Les choix du Clown Lyrique sont superbes, parfois troublants ou déstabilisants mais toujours font sens; et les titres choisis par l'auteur parlent d'eux-mêmes :

lundi 3 novembre 2014

"Vivre, c'est vieillir, rien de plus" (Simone de Beauvoir)




"Que nous ayons retrouvé une image plus ou moins convaincante, plus ou moins satisfaisante de nous-même, cette vieillesse que nous sommes incapable de réaliser, nous avons à la vivre. Et d'abord nous la vivons dans notre corps. Ce n'est pas lui qui nous la révèle; mais une fois que nous savons qu'elle l'habite, il nous inquiète. L'indifférence des gens âgés à l'égard de leur santé est plus apparente que réelle; si on y regarde de plus près, c'est de l'anxiété qu'on découvre en eux. [...]
On trouve chez quelques écrivains âgés des aveux de cette anxiété. Dans son Journal, le 10 juin 1892, Edmond de Goncourt évoque : "Des années épeurées, des journées anxieuses où un petit bobo ou un malaise nous font tout de suite penser à la mort." On sait qu'on résiste moins bien aux agressions extérieures, on se sent vulnérable : "Le désagrément d'être à un certain âge, c'est qu'au moindre malaise on se demande ce qui va vous tomber dessus", écrit Léautaud dans son Journal. Les altérations qu'on constate sont par elles-mêmes attristantes; et elles en présagent de plus définitives. "C'est l'usure, la ruine, la descente qui ne peut que s'accentuer", écrit encore Léautaud. [...]
[...]
Bien souvent le poids du corps compte moins que l'attitude adoptée à son égard. Voué à l'optimisme, Claudel écrit dans son Journal : "Quatre-vingts ans! Plus d'yeux, plus d'oreilles, plus de dents, plus de jambes, plus de souffle! Et c'est étonnant, somme toute, comme on arrive à s'en passer!" Accablé de maux, un homme comme Voltaire, à qui toute sa vie son corps a pesé, qui s'est déclaré moribond dès sa jeunesse, s'en arrange mieux qu'un autre.

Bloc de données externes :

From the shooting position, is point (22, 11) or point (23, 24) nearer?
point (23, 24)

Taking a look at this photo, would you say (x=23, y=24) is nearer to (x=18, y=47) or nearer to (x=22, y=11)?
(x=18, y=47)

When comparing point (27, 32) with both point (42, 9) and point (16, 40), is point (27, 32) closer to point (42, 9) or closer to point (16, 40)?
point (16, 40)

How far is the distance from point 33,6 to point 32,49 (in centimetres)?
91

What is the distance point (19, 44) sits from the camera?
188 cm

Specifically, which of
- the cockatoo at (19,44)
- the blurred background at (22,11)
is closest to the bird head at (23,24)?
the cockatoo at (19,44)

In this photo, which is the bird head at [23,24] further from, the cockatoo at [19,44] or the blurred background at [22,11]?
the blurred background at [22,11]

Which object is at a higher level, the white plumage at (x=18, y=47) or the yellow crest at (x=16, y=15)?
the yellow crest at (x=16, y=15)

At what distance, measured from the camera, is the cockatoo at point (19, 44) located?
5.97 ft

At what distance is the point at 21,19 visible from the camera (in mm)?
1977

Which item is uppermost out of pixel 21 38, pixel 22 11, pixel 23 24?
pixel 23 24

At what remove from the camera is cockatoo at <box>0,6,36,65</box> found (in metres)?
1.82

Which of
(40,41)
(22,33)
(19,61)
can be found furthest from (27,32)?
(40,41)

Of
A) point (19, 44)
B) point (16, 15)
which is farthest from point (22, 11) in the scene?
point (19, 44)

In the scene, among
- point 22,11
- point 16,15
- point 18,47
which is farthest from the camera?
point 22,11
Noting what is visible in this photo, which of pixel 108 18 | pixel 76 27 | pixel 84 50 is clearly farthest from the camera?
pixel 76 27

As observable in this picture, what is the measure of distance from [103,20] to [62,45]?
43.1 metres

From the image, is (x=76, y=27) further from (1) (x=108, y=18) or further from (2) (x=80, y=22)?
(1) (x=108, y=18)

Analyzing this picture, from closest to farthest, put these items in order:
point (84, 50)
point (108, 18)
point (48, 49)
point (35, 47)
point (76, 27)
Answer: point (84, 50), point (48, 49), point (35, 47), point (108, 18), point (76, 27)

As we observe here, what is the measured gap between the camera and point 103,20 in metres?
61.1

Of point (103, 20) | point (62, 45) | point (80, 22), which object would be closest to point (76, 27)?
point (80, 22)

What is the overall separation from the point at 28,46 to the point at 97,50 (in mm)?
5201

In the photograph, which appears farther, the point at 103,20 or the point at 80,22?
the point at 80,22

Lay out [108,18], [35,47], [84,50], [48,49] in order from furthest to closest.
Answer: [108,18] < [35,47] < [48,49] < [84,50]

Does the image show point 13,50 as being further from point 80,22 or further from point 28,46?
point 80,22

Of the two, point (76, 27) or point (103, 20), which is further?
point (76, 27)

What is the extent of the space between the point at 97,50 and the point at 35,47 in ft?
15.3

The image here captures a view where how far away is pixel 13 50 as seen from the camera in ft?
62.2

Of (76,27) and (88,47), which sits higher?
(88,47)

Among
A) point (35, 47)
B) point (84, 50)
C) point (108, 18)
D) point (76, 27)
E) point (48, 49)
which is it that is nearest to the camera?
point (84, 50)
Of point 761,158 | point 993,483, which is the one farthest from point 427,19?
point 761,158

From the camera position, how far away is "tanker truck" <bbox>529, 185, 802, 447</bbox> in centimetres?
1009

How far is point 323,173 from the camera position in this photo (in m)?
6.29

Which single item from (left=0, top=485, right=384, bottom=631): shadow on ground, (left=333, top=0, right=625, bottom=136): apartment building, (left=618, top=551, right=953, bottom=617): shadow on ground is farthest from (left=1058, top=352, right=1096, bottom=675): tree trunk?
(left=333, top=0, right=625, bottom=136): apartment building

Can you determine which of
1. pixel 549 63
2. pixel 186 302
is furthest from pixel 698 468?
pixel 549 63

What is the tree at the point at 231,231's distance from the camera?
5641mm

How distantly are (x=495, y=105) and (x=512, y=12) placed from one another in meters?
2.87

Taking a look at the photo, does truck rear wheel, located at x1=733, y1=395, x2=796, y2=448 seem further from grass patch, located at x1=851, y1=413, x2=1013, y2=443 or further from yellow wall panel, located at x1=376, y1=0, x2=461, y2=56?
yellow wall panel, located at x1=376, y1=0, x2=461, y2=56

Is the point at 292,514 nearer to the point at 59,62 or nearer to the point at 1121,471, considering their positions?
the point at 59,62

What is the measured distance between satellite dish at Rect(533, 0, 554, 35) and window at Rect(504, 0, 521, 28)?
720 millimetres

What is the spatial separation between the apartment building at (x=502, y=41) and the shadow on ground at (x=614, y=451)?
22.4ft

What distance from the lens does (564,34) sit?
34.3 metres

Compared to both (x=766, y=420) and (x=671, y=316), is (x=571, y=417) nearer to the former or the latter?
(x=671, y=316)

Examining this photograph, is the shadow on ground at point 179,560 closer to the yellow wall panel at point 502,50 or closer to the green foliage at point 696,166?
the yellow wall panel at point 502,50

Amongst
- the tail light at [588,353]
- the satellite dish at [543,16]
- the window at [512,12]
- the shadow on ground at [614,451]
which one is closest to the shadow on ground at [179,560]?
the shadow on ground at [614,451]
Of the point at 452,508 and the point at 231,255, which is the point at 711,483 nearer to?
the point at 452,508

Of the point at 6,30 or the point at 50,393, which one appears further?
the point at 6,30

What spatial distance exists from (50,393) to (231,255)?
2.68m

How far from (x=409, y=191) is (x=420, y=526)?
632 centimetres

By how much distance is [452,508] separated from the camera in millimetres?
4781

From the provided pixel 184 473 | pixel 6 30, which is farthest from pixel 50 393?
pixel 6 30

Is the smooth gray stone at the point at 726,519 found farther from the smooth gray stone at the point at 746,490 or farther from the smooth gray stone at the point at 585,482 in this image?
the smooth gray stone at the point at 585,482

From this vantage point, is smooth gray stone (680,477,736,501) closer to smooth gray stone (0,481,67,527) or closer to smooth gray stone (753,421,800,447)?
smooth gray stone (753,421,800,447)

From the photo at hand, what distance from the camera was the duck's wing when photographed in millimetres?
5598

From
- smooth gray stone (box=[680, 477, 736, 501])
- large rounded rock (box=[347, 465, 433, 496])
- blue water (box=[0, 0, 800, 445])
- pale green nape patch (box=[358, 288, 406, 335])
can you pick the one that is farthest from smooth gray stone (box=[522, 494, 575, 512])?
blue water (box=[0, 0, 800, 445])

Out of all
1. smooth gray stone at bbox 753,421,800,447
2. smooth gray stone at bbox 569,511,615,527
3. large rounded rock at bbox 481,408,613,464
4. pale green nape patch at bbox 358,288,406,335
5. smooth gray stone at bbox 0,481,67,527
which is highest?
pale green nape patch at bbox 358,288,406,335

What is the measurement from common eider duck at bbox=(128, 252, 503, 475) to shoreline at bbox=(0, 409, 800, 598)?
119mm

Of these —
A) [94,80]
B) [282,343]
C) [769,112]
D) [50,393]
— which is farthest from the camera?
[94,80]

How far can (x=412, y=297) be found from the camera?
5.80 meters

Il parle de lui à 70 ans et au-delà en s'appelant "le vieux malade", puis "l'octogénaire malade". C'est alors le point de vue de l'autre qu'il adopte sur soi, non sans se complaire dans son rôle; quand c'est chez lui le je qui parle, il se dit habitué à son état : "Il y a  quatre-vingt-un ans que je souffre, et que je vois tant souffrir et mourir autour de moi." Il écrit : "Le cœur ne vieillit pas, mais il est triste de le loger dans des ruines." Il constate : "J'éprouve toutes les calamités attachées à la décrépitude." Mais riche, glorieux, vénéré, plus actif que jamais, et passionné par ce qu'il écrit, il accepte sa condition avec sérénité : "Il est vrai que je suis un peu sourd, un peu aveugle, un peu impotent; le tout est surmonté de trois ou quatre infirmités abominables : mais rien ne m'ôte l'espérance."
D'autres au contraire aggravent leurs infirmités par ressentiment : "C'est un supplice de conserver intact son être intellectuel emprisonné dans une enveloppe matérielle usée", écrit Chateaubriand. Cette plainte fait écho à celle de Voltaire. Seulement celui-ci avait la chance de vivre en plein accord avec son époque et même de l'incarner, ce qui l'inclinait à un optimisme vital. [...]
[...]
Pour les gens qui ne veulent pas sombrer, être vieux c'est lutter contre la vieillesse. C'est là la dure nouveauté de leur condition : vivre ne va plus de soi. [...] Souvent l'homme âgé souffre de douleurs précises ou diffuses qui ôtent tout agrément à son existence. Colette était torturée par des rhumatismes. A une admiratrice qui la félicitait de sa célébrité, de son apparent bonheur, elle répondit : "Oui, mon enfant, mais il y a l'âge. - Mais à part l'âge? - Il y a l'âge." Ma mère a cruellement souffert d'une arthrite, dans les dernières années de sa vie, en dépit des dix cachets d'aspirine qu'elle avalait chaque jour. Celle de Sartre avait presque perdu le goût de vivre tant ses rhumatismes la tourmentaient. Même si l'individu âgé supporte ses maux avec résignation, ils s'interposent entre le monde et lui; ils sont le prix dont il paye la plupart de ses activités. Il ne peut donc plus céder à des caprices, suivre ses impulsions : il s'interroge sur les conséquences et il se trouve acculé à des choix. [...]
Pour le vieillard à qui sa situation économique laisse ouvertes diverses possibilités, la manière dont il réagit aux inconvénients de l'âge dépend de ses options antérieures; ceux qui ont de tout temps choisi la médiocrité n'auront pas beaucoup de mal à se ménager, à se réduire. J'ai connu un vieillard tout à fait adapté à son âge : mon grand-père paternel. Égoïste, superficiel, entre les activités creuses de sa maturité et l'inactivité de ses dernières années, il n'y avait pas beaucoup de distance. Il ne se surmenait pas, il n'avait pas de souci parce qu'il ne prenait pas grand chose à cœur : sa santé demeurait excellente. Peu à peu, ses promenades devinrent moins longues, il s'endormait plus souvent sur le Courrier du Centre. Il eut jusqu'à sa mort ce qu'on appelle "une belle vieillesse".
Seule une certaine pauvreté affective et intellectuelle, rend acceptable ce morne équilibre.* Il y a des individus qui ont passé toute leur existence à s'y préparer et qui y voient leur apogée."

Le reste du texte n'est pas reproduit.